> STUDY TEXT:
———
MANAGEMENT EMPLOYMENT AGREEMENT
THIS AGREEMENT made as of this 3rd day of April, 2006, between National
Healthcare Technology, Inc., (the "Employer" and/or "Company"), and Xxxx
Xxxxxx-Xxxxx., (the "Employee")
WHEREAS the Company carries on the business of oil and gas exploration and
production, mineral lease purchasing and all activities associated with
acquiring, operating and maintaining the assets of such operations and;
AND WHEREAS the Board of Directors of the Company considers it to be in the best
interests of the Company to enter into this Agreement with the Employee and this
Agreement has been duly approved by the Board of Directors of the Company;
NOW THEREFORE this agreement witnesses that in consideration of the foregoing
and the mutual covenants and agreements set out below and of other good and
valuable consideration, the parties hereby agree as follows:
1. Definitions. Whenever used in this Agreement the following words and phrases
shall have the following respective meanings:
(a) "Business Day" shall mean the day upon which the principal office
of all of the chartered banks in are open for the transaction of business.
(b) "Date of Termination" shall mean the date the Employee ceases to be
employed by the Company for whatever reason.
2. Employment.
(a) Term. The Company will continue to employ the Employee until the
Employee's employment is terminated in accordance with the provisions of this
Agreement.
———
> DATA FOR ANALYSIS:
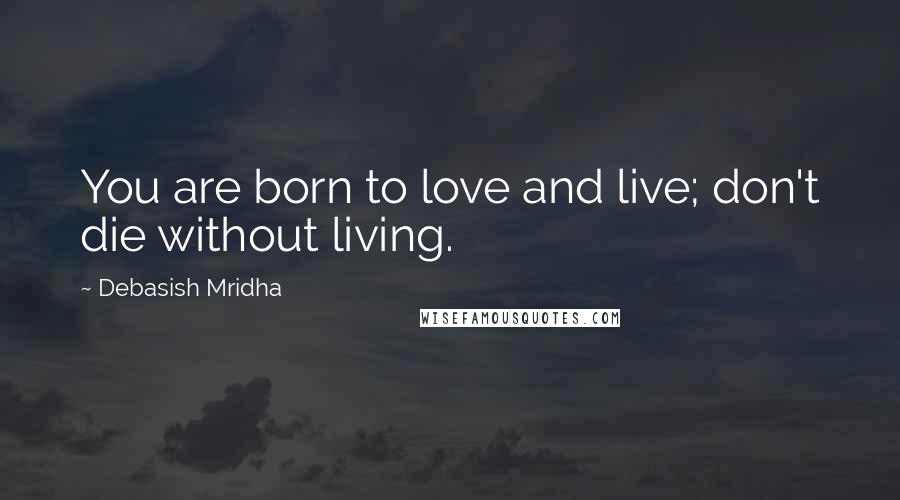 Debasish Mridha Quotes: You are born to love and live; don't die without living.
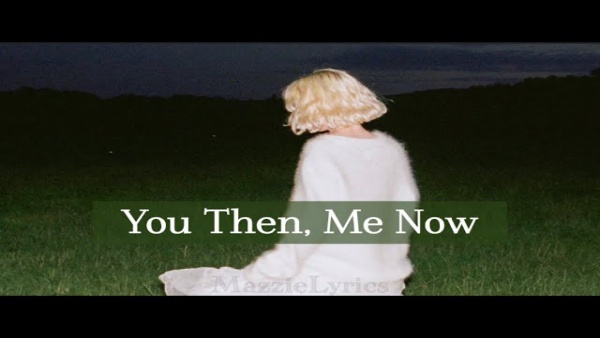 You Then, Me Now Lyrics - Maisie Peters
———
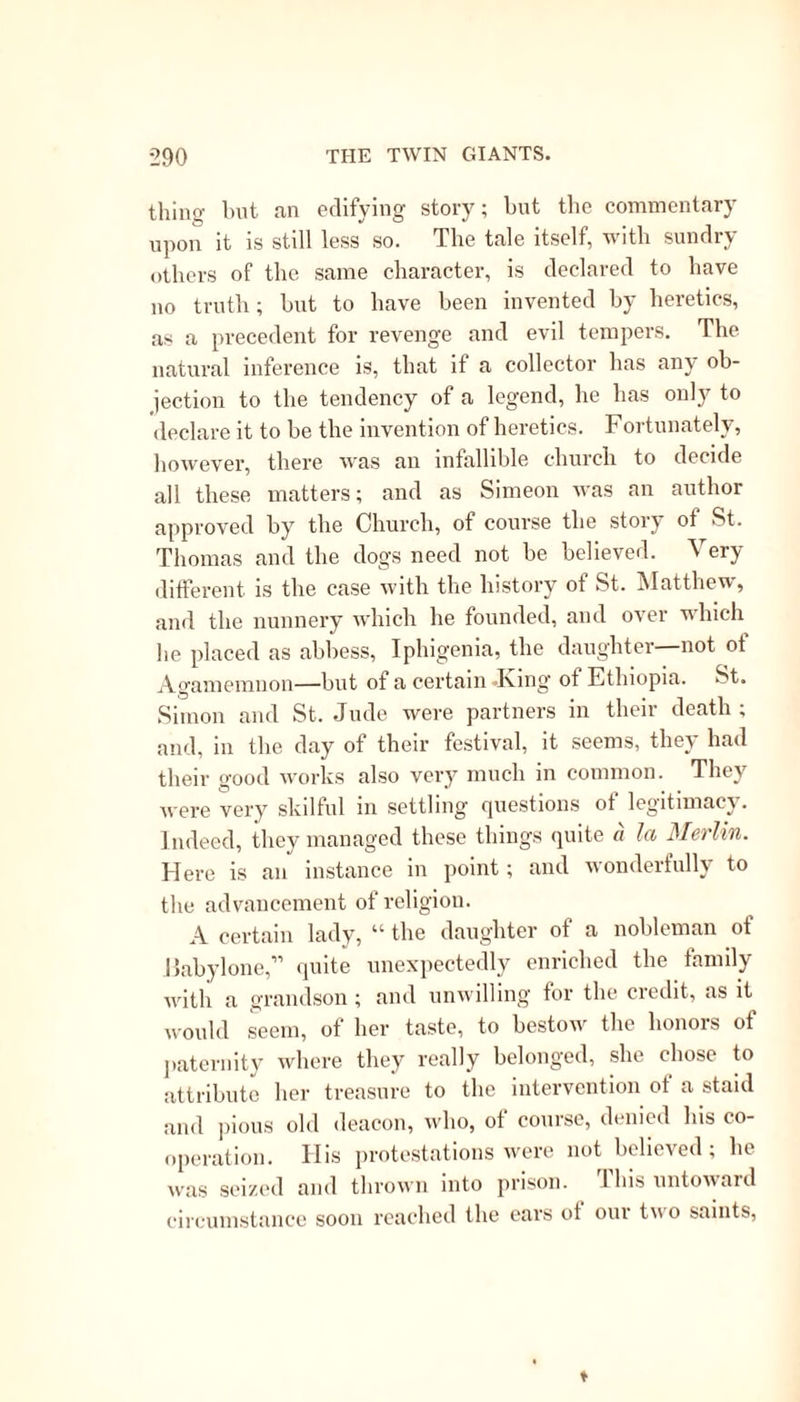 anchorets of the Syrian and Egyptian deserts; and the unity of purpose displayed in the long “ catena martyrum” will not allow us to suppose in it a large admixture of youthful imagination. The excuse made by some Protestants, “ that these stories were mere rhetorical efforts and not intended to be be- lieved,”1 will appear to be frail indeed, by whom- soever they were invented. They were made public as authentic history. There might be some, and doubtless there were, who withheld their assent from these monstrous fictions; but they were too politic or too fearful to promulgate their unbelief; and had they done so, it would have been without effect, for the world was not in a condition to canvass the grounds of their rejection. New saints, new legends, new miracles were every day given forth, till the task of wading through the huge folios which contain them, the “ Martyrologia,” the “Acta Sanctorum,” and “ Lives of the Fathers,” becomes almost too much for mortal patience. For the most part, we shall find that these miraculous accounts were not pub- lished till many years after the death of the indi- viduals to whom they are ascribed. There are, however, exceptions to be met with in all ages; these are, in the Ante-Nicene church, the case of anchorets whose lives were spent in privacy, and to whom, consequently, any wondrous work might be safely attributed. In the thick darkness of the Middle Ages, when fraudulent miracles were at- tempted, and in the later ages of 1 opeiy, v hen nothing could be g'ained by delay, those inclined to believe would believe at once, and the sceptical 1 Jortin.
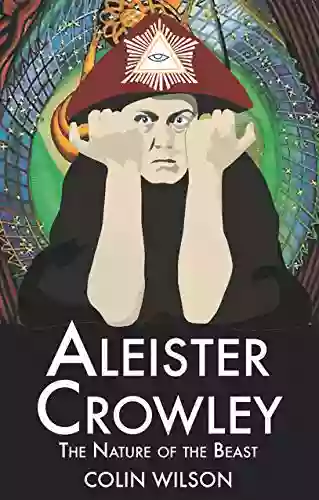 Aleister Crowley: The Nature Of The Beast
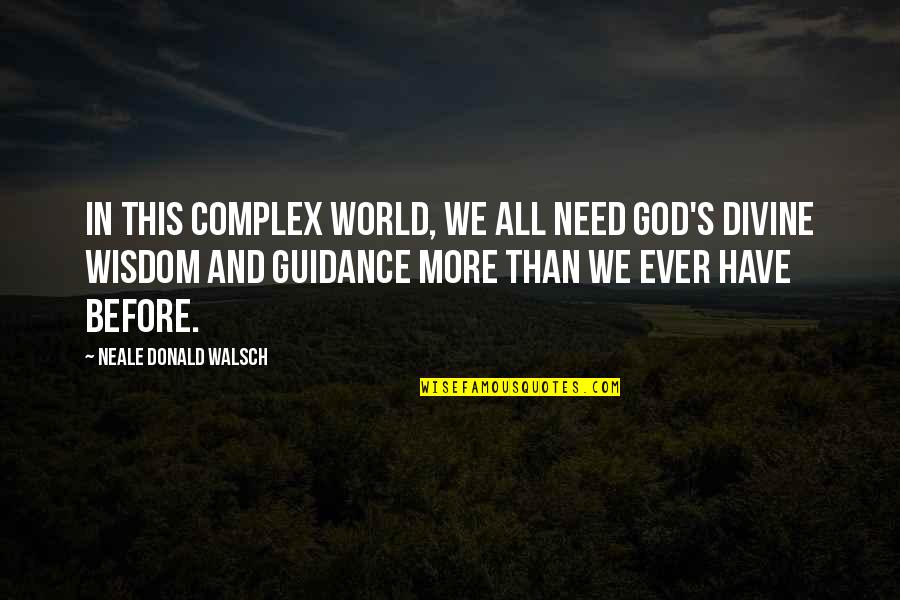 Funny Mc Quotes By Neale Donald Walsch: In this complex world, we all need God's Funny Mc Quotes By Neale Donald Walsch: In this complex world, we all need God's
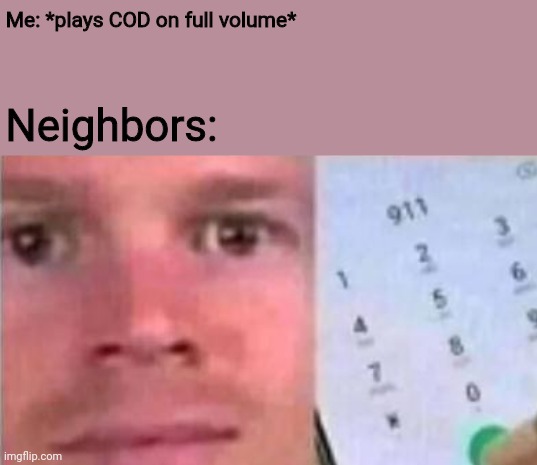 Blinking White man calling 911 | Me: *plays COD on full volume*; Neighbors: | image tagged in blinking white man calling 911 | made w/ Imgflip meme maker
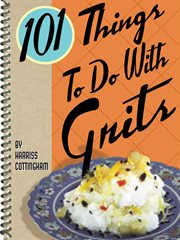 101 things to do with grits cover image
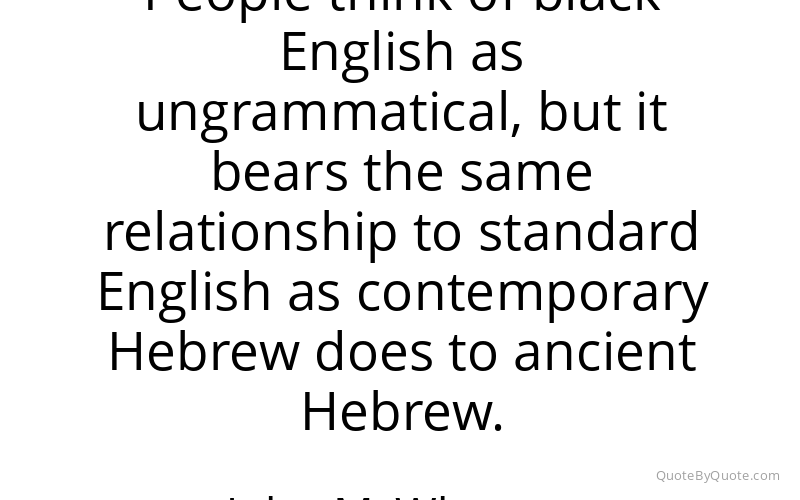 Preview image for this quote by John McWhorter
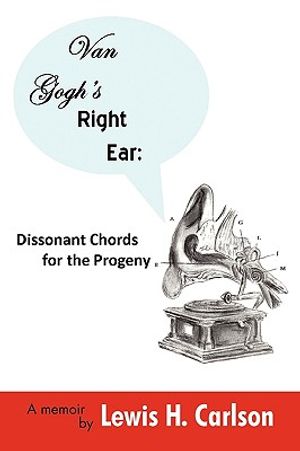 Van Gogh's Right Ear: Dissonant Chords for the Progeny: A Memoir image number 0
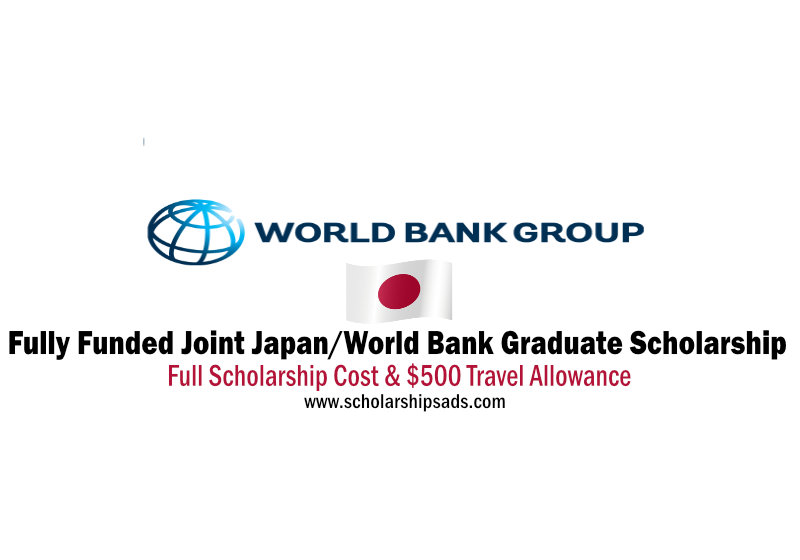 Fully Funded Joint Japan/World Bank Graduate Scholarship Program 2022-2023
———
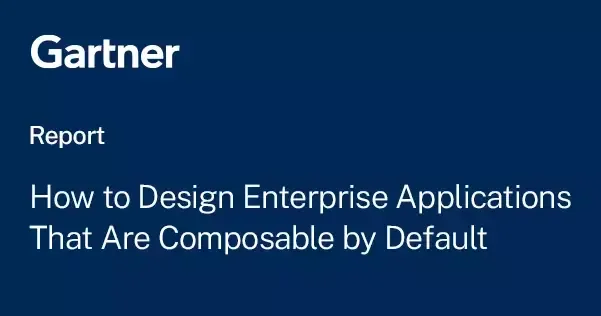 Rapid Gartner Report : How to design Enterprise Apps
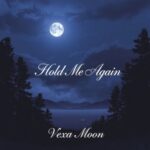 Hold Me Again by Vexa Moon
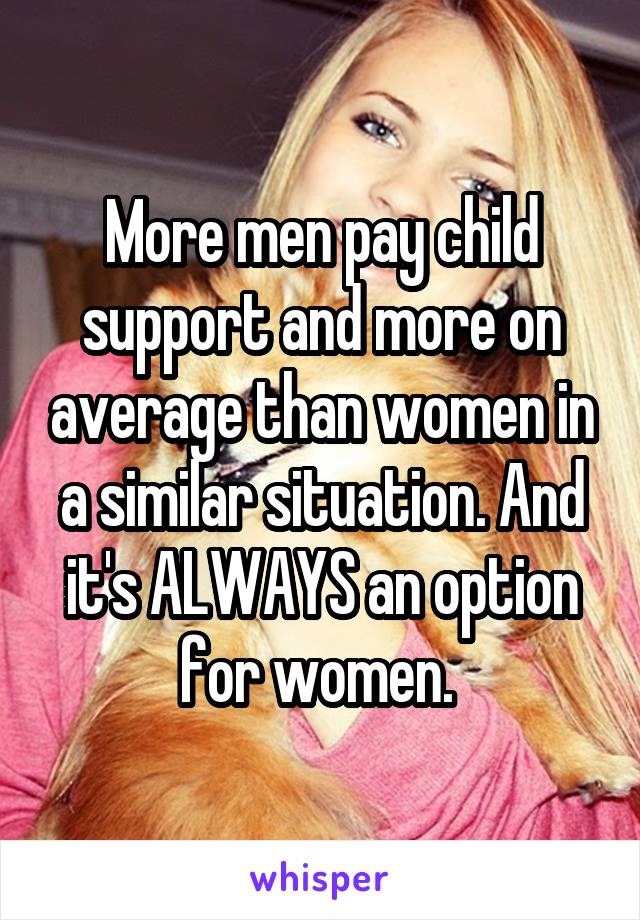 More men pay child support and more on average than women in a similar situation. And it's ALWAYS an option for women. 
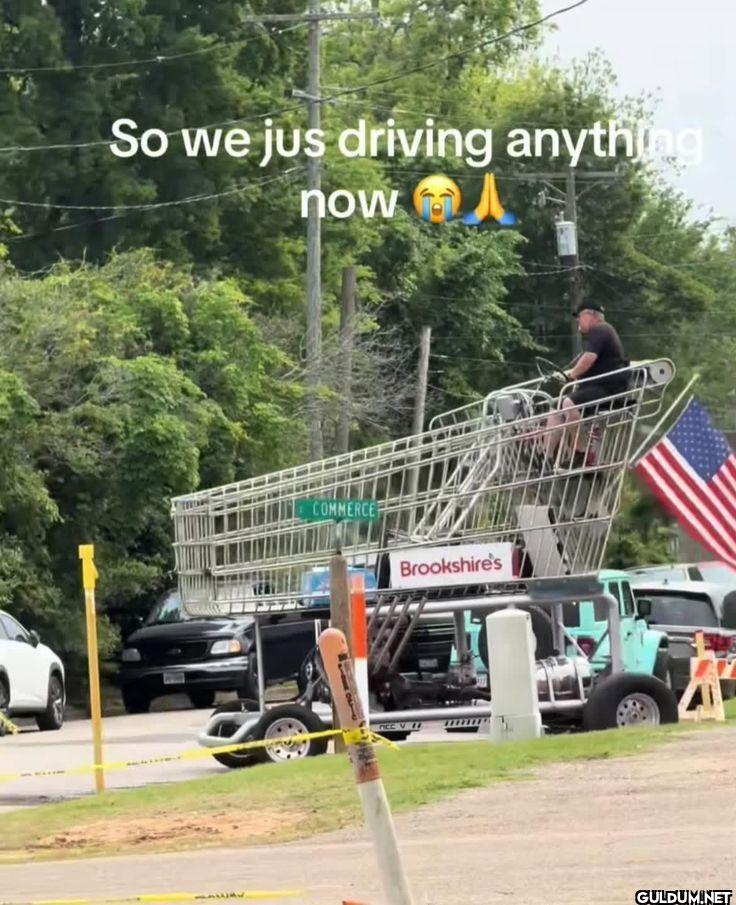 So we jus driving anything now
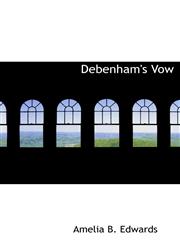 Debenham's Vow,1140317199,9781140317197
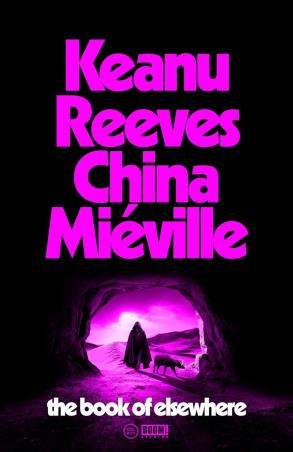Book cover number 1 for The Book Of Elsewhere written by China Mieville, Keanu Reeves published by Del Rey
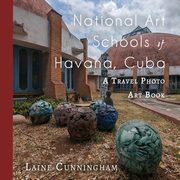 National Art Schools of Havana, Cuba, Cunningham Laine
———
> AIM OF THE TASK:
Reproduce the management employment agreement verbatim, from its heading through the end of clause 2(a).

> ANSWER TO THIS TASK:
MANAGEMENT EMPLOYMENT AGREEMENT
THIS AGREEMENT made as of this 3rd day of April, 2006, between National
Healthcare Technology, Inc., (the "Employer" and/or "Company"), and Xxxx
Xxxxxx-Xxxxx., (the "Employee")
WHEREAS the Company carries on the business of oil and gas exploration and
production, mineral lease purchasing and all activities associated with
acquiring, operating and maintaining the assets of such operations and;
AND WHEREAS the Board of Directors of the Company considers it to be in the best
interests of the Company to enter into this Agreement with the Employee and this
Agreement has been duly approved by the Board of Directors of the Company;
NOW THEREFORE this agreement witnesses that in consideration of the foregoing
and the mutual covenants and agreements set out below and of other good and
valuable consideration, the parties hereby agree as follows:
1. Definitions. Whenever used in this Agreement the following words and phrases
shall have the following respective meanings:
(a) "Business Day" shall mean the day upon which the principal office
of all of the chartered banks in are open for the transaction of business.
(b) "Date of Termination" shall mean the date the Employee ceases to be
employed by the Company for whatever reason.
2. Employment.
(a) Term. The Company will continue to employ the Employee until the
Employee's employment is terminated in accordance with the provisions of this
Agreement.